I was just wondering how Felix looked according to tRA last night. Lots of swinging strikes and K’s but also lots of hard hit balls.

I’ve been watching on the site how each game has been affecting our pitcher’s tRA’s, but just hoping that game by game data might be available.

by Sec 108 on May 5, 2009 10:23 AM PDT reply actions  

5.36 tRA for the game.

It would be lower if tRA took individual pitch results (swinging strikes, etc) into account. 2/3rds strikes and a nearly 20% missed bat rate is just insanely good.

by Matthew on May 5, 2009 12:38 PM PDT up reply actions  

Speaking of tRA, will there be an update to the formula based on 2009 BIP data?

does the formula continually update, and how far back do you use data from? Is it just some sort of sliding 10-20-30-40 scale or whatever to account for potential run scoring changes?

by seattlebruin on May 5, 2009 11:06 AM PDT up reply actions  

It keeps each season's BIP run values separate, but they change extremely little year to year.

2009 will be updated relatively soon. Right now, it is still using mostly 2008.

by Matthew on May 5, 2009 11:13 AM PDT up reply actions  

Non-unrelated to that...

I’ve noticed a number of times guys make reference to the tRA for a single-game performance. But I’d trained myself (rightly or wrongly) to read very little into single game rates – it seems obvious that in a single game a guy’s OPS can fly from one extreme to the other, and I wouldn’t read so much into Bedard posting 3 walks and only 5 strikeouts in a single game so long as it was a one-off.

I suppose that my question, then, is whether single game tRA in isolation is any more reliable (relative to season-long tRA) than single game figures for other metrics, and if so what it is that makes it so. I have no reason to doubt that it is, but don’t have the confidence in my own understanding to explain why/how if asked.

Ta!

by MarkE on May 5, 2009 12:33 PM PDT up reply actions  

It's more reliable than say single game ERA

but it’s still a very small sample. Generally, I just use it to get an eyeball on the game from a 30,000 point view.

by Matthew on May 5, 2009 12:36 PM PDT up reply actions  

Okay, thanks

That helps – I figured there was a massive trick I was missing.

Hmmm… I think that’s got another question brewing in my head about tRA variation game-to-game, but I guess that’s partially covered by your earlier response to Sec 108 and I’ll hold fire.

by MarkE on May 5, 2009 12:39 PM PDT up reply actions  

If you want to evaluate a single game

look at Strike%, SwStrike%, and the BIP distribution. That tells you pretty much everything you need to know.

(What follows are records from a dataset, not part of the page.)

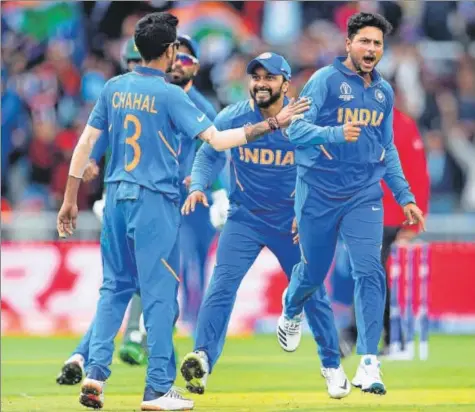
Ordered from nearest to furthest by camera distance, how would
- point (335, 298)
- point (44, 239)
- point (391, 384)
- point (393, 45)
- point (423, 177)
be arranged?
point (391, 384), point (423, 177), point (335, 298), point (44, 239), point (393, 45)

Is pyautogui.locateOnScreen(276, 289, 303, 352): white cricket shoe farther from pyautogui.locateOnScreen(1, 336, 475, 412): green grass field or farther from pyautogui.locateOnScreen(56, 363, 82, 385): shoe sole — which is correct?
pyautogui.locateOnScreen(56, 363, 82, 385): shoe sole

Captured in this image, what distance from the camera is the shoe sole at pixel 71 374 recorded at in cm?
1179

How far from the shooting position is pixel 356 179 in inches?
427

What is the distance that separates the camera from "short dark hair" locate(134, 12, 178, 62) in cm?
996

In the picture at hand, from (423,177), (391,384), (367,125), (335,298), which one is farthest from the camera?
(335,298)

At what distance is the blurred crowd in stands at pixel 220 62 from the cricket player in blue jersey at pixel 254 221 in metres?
9.49

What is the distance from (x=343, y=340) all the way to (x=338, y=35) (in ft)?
28.9

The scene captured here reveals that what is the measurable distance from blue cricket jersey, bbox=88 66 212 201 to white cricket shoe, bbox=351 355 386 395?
5.88 feet

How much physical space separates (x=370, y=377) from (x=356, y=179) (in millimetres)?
1387

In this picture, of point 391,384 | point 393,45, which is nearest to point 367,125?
point 391,384

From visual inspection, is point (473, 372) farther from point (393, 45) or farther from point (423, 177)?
point (393, 45)

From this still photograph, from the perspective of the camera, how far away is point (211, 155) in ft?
37.3

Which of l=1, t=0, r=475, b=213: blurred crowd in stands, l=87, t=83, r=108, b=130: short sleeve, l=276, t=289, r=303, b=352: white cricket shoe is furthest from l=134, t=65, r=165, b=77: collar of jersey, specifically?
l=1, t=0, r=475, b=213: blurred crowd in stands

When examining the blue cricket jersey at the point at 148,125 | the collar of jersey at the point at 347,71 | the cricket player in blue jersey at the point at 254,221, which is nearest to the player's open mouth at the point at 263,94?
the cricket player in blue jersey at the point at 254,221
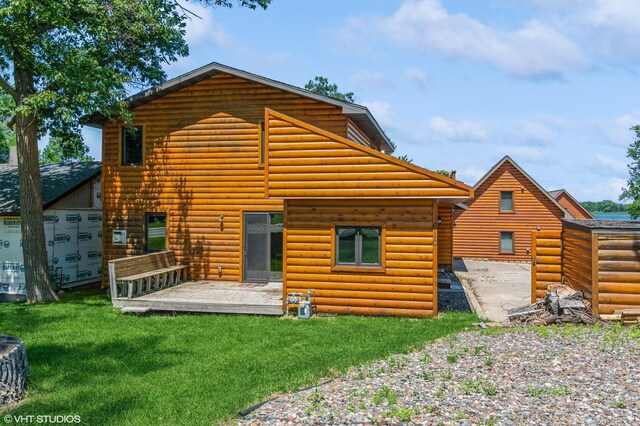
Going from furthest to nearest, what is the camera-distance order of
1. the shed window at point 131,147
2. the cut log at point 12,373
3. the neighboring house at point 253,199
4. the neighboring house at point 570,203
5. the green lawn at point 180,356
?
the neighboring house at point 570,203 → the shed window at point 131,147 → the neighboring house at point 253,199 → the cut log at point 12,373 → the green lawn at point 180,356

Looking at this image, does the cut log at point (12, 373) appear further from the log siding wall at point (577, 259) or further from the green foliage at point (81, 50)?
the log siding wall at point (577, 259)

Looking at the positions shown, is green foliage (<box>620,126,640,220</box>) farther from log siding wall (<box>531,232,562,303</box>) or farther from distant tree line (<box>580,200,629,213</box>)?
distant tree line (<box>580,200,629,213</box>)

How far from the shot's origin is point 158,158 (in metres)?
16.4

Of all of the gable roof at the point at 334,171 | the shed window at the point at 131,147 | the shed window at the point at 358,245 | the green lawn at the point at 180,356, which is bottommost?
the green lawn at the point at 180,356

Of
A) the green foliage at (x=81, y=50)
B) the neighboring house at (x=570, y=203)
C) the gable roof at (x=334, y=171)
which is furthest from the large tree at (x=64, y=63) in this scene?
the neighboring house at (x=570, y=203)

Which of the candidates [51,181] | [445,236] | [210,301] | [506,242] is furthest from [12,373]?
[506,242]

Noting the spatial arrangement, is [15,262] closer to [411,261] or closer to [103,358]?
[103,358]

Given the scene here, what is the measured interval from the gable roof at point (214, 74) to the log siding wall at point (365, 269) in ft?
12.8

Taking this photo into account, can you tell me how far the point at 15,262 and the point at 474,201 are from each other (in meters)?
24.8

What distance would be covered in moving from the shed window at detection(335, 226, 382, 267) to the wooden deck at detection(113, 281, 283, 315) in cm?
205

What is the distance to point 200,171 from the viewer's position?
16109mm

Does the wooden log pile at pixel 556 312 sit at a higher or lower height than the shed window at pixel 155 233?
lower

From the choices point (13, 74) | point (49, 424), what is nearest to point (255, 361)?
point (49, 424)

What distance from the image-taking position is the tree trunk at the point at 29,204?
48.2 feet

by Jeff Sullivan on May 5, 2009 12:50 PM PDT up reply actions  

More general than specific

This time of year, people always use the “small sample size” caveat when talking about performance. What is considered an acceptable sample size for pitchers? For batters? For fielders?

Nice Guys Finish Third - Hopelessly lost, but makin' good time.

by pdb on May 5, 2009 10:32 AM PDT reply actions  

Depends on the statistic you are considering.

Which is why I get frustrated when people just blindly shout SSS to early season analysis. Shades of gray. Always shades of gray.

by Matthew on May 5, 2009 10:50 AM PDT up reply actions  

Are those per-stat parameters defined on StatCorner or elsewhere?

because for a relative novice like myself it’s good to know more than “65 PA is too small”, when trying to interpret data, for instance.

(And no, I’m not trying to corner you into defining acceptable sample sizes per stat, I’m just wondering if that has been defined anywhere that I can look up)

Nice Guys Finish Third - Hopelessly lost, but makin' good time.

by pdb on May 5, 2009 10:56 AM PDT up reply actions  

Not really.

Basically, it’s more about understanding what the actual sample is. For instance, I can talk about Felix’s swinging strike rate after five starts and instead of decrying that it’s a sample size of just five starts, you need to realize that since I’m referring to an individual pitch statistic, the actual sample size is ~500.

by Matthew on May 5, 2009 11:04 AM PDT up reply actions  

Makes sense, thanks

Nice Guys Finish Third - Hopelessly lost, but makin' good time.

by pdb on May 5, 2009 11:07 AM PDT up reply actions  

Usually you determine needed sample size by taking past examples and seeing at what point in the season equal the final final value

ex. A batter ends the season at .300. At what point during the season in the batter at/near that .300 average. Sometimes this overlaps seasons and then the math gets a little fuzzy do to aging effects.

by Jeff Zimmerman on May 5, 2009 1:23 PM PDT up reply actions  

What?

This makes little sense to me.

by Matthew on May 5, 2009 3:10 PM PDT up reply actions  

I'm glad I'm not the only one

but I don’t know enough about statistics (the mathematical science, not the baseball numbers) to know whether it was right or not. Didn’t seem too likely though.

Nice Guys Finish Third - Hopelessly lost, but makin' good time.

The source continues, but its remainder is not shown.